Waktu yang ditunggu-tunggu sekaligus menegangkan bagi beberapa murid di sekolah. Apalagi kalau penerimaan rapor yang pastinya akan disusul oleh liburan tengah semester. Menunggu hasil dari kerja keras mereka dalam tiga bulan pertama, terasa amat menegangkan.

Namun, hal yang sangat mencuri perhatian adalah Bellova yang sudah bolak-balik mengitari tempat duduknya sambil tak berhenti mengomel di hadapan Della. Gadis yang berada di depannya itu juga sudah pusing mendengarkan ocehan sahabatnya yang terpantau sudah hampit tiga puluh menit lamanya, tak memberikan jeda sedikitpun untuknya merespon perkataan tersebut.

“Duh, nilai gua gimana ya?” keluh Bellova mendengus.

Della berkacak pinggang, heran dengan sahabatnya. Bisa-bisanya dia panik sendiri sama nilai rapornya. Padahal jelas-jelas otaknya encer, paling juga kali ini yang dapat rapor banyak di stabiloin ya dia. “Dih, jeleknya Bellova paling juga 90, awas aje lo!” cibir Della mengalihkan pandangannya, malas melihat sahabatnya yang terus bersunggut-sunggut.

**
Pembagian rapor membuat seisi kelas hening, tak ada yang berani memulai percakapan di kelas tersebut. Suasana makin menegang menjelang nama mereka dipanggil ke depan kelas untuk mengambil map rapornya. Jantung Bellova tentunya berdegup sangat kencang, membuat telapak tangannya sedikit terairi oleh keringat karena rasa gugupnya.

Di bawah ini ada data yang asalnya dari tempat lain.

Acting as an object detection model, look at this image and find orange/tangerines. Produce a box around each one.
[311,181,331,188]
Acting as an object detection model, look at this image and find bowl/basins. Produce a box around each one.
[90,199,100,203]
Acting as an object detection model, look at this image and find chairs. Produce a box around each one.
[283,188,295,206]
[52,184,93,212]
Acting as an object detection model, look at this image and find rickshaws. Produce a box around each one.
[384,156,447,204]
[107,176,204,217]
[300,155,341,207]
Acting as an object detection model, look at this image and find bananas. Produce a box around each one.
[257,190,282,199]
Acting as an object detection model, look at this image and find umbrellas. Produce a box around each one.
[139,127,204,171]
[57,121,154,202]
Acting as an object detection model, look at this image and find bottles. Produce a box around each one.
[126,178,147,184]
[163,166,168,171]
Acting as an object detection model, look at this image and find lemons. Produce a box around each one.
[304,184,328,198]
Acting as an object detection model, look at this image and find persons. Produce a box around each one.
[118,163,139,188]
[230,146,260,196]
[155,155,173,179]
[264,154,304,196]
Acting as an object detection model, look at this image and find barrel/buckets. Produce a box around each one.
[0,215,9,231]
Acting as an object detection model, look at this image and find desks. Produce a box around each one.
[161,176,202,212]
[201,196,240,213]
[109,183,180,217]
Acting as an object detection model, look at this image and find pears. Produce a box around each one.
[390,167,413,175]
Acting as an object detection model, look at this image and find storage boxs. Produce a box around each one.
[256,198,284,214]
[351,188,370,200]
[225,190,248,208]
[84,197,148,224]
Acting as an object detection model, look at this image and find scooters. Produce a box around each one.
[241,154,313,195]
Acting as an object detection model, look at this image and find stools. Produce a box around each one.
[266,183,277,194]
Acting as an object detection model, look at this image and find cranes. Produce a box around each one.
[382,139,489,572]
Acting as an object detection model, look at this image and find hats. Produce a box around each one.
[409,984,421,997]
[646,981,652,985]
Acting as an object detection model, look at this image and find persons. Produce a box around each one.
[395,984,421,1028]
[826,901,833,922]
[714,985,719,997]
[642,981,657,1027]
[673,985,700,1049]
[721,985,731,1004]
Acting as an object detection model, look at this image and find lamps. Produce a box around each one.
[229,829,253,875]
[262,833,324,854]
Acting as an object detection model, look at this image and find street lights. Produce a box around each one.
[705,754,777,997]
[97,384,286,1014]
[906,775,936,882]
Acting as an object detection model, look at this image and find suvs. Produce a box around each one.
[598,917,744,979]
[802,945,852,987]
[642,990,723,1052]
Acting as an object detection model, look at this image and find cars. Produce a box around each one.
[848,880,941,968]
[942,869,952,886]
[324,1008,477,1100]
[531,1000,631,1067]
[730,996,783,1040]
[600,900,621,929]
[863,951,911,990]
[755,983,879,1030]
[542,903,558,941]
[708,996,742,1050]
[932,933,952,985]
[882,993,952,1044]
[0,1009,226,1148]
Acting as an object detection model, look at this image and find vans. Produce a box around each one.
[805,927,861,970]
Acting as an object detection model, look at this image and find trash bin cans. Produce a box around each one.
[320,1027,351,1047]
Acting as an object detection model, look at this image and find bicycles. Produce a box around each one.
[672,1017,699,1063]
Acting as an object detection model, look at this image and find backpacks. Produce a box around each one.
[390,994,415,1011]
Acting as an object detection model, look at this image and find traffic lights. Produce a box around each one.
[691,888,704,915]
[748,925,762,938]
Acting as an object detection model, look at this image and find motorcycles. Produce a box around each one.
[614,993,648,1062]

“Santai aja Lov, kek bakal pengumuman hidup, dan mati aja lo,” lirih Della berbicara dekat pada telinga Bellova.

“Ini penting tau. Gua gak mau ngecewain orang tua gua,” sahut Bellova mengepalkan tangannya erat, meluruhkan seluruh emosi yang sedang bergulat sembari menunggu namanya dipanggil.

“Halah, orang tua lo kan santai-santai aja, gua yang tau bakal ada sapu lidi terbang aja santuy,” ujar Della mengangkat kedua tangannya, dan digunakan sebagai sandaran kepala.

“Itu kalau lo, bukan gua,” ketus Bellova dengan nada agak sinis, dan bibirnya yang sudah di lengkungkan.

Semenit, dua menit, bahkan lima menit sekalipun, Della dibuat terdiam. Tak berani menimpali Bellova yang sepertinya sudah kepikiran hingga dahinya ikut berkerut senada dengan detak jantungnya.

Tak lama setelahnya, wali kelasnya memangil nama Bellova dengan suara gaharnya. Bukan galak, tetapi memang wali kelasnya satu itu suka membuat para muridnya senam jantung setiap saat. Katanya, itung-itung biar jantungnya ikut latihan cardio.

Ada sesak yang bercampur dengan takut, saat Bellova mengambil langkah lebar. Semua ketakutan secara tercampur aduk dalam pikirannya hingga gadis itu berjalan dengan menatap kosong ke depan.

“Jeduakk!”

Lututnya tak sengaja membentur ujung penggantung dari meja kayu tersebut, membuatnya sedikit meringis sekaligus meja teman sekelasnya yang ikut terseret beberapa ubin lantai.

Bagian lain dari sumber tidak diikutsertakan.